▸ Document segment

Thai and stop me

By Cassidy in Thailand

I didn't realize I was already way past my halfway mark of my Rotary exchange until just recently. It's completely crazy to think that seven months ago I was working in a grocery store, living with my parents and my brothers, and having never been away from home for more than two weeks at a time. As I left for my exchange, I had no idea what to expect, and no idea how I was going to make it all work. The week before I left, I had a lot of second thoughts. I questioned whether or not this was going to turn out okay, and I feared I was making the wrong decision, but now, I can tell you that my exchange was the best decision I have ever made.

I'm so grateful for everything, and I'm so proud of myself for how far I've come. Before I left, I liked to think of myself as mature, but now, I have so much more understanding of what maturity really is. I don't always recognize it myself, but I think that I must be so different from the girl I was before I left. Everything about me has changed, especially my ideas about the world. One of the things that I said I wanted to be before I left was a "global citizen," and I feel as though I have earned the right to call myself that. I do see the world through rose-colored glasses, but I also see it through the perspective of someone who knows what it feels like to be looked at and treated differently.

▸ Work to complete
(A) In the Thailand exchange essay, where was the writer working seven months earlier?
(B) Retype the part of the Thailand exchange essay starting with "By Cassidy in" and going on through "have ever made.".

▸ Stored rows
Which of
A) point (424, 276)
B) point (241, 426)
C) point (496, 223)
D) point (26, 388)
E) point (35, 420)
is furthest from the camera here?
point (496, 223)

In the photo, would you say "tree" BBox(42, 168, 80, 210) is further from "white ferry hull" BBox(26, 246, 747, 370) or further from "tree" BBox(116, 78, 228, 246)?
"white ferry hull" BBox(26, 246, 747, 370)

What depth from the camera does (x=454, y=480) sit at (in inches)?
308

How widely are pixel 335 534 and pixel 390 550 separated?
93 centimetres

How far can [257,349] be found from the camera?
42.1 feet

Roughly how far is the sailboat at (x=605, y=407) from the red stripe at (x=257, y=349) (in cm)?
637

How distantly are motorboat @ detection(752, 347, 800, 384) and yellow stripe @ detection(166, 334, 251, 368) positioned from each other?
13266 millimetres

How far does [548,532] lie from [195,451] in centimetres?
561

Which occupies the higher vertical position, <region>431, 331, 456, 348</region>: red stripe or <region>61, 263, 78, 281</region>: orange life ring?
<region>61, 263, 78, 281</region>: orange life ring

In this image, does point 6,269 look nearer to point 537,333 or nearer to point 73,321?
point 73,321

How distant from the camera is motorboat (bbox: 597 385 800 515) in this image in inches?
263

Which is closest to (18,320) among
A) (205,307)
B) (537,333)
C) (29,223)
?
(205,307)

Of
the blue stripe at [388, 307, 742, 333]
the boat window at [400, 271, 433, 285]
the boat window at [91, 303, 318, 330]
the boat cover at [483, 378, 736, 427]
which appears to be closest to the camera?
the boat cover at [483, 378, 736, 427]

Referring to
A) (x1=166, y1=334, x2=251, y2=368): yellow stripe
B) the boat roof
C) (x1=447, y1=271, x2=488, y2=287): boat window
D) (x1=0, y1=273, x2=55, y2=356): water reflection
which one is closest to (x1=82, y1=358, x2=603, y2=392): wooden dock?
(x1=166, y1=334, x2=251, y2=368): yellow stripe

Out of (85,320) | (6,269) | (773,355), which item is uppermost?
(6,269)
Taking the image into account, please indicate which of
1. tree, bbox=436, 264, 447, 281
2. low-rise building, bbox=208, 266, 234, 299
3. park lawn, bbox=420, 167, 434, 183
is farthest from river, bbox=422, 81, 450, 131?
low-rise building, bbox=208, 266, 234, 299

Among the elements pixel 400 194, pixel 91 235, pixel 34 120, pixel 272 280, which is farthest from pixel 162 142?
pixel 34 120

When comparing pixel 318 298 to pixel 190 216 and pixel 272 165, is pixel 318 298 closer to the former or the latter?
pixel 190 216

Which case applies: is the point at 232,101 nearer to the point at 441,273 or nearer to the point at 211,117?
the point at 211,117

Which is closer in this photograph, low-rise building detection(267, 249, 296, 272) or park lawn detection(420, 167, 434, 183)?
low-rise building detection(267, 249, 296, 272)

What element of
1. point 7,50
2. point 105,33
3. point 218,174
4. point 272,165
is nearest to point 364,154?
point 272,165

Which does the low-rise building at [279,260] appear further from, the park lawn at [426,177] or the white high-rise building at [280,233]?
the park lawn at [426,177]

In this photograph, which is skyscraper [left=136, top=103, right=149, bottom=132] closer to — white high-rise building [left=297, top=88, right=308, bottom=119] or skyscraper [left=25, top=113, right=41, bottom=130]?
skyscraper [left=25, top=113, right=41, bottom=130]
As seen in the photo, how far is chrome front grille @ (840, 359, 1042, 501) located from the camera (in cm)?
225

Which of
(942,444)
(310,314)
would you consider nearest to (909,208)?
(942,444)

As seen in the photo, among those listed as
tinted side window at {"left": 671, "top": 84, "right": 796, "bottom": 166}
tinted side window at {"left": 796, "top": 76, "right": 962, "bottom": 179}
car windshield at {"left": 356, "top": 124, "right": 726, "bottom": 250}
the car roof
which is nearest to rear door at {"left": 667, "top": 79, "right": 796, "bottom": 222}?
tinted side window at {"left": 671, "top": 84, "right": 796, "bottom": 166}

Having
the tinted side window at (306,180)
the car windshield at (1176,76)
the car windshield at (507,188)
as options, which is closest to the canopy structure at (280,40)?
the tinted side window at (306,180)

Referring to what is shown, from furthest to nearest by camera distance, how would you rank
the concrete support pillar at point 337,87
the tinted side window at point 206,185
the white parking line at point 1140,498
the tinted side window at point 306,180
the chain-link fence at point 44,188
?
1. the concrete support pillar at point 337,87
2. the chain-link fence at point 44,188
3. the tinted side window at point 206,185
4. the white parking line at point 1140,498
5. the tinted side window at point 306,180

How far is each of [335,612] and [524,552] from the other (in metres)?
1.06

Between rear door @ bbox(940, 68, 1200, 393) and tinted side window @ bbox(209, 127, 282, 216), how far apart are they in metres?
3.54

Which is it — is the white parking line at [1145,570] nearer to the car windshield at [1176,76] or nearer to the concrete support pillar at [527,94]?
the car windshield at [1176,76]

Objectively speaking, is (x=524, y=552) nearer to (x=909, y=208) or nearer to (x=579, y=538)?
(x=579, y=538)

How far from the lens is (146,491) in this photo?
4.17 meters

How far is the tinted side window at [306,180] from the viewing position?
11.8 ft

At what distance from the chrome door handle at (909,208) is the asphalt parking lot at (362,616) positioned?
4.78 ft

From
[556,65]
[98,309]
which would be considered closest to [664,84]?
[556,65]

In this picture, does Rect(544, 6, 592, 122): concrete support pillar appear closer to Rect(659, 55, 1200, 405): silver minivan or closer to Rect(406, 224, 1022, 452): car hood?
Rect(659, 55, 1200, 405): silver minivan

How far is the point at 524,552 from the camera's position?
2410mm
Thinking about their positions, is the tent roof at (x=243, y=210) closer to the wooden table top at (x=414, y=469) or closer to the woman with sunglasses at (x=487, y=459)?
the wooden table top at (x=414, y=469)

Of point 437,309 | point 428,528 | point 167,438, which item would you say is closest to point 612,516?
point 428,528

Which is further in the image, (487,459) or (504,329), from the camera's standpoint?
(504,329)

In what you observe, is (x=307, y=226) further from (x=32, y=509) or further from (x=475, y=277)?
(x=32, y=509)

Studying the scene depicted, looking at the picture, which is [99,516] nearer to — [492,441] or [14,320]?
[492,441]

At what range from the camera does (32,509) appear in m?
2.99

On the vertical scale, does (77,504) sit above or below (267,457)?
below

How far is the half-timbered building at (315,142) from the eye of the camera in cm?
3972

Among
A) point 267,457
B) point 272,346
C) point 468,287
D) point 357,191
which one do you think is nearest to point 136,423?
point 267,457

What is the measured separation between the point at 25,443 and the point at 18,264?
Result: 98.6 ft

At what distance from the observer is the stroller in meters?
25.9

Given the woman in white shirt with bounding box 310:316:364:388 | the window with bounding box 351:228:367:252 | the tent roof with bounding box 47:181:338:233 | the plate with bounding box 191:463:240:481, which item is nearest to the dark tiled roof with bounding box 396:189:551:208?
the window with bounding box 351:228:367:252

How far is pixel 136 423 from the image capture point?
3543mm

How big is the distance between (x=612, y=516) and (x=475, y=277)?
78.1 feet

▸ The results
(A) In a grocery store.

(B)
By Cassidy in Thailand

I didn't realize I was already way past my halfway mark of my Rotary exchange until just recently. It's completely crazy to think that seven months ago I was working in a grocery store, living with my parents and my brothers, and having never been away from home for more than two weeks at a time. As I left for my exchange, I had no idea what to expect, and no idea how I was going to make it all work. The week before I left, I had a lot of second thoughts. I questioned whether or not this was going to turn out okay, and I feared I was making the wrong decision, but now, I can tell you that my exchange was the best decision I have ever made.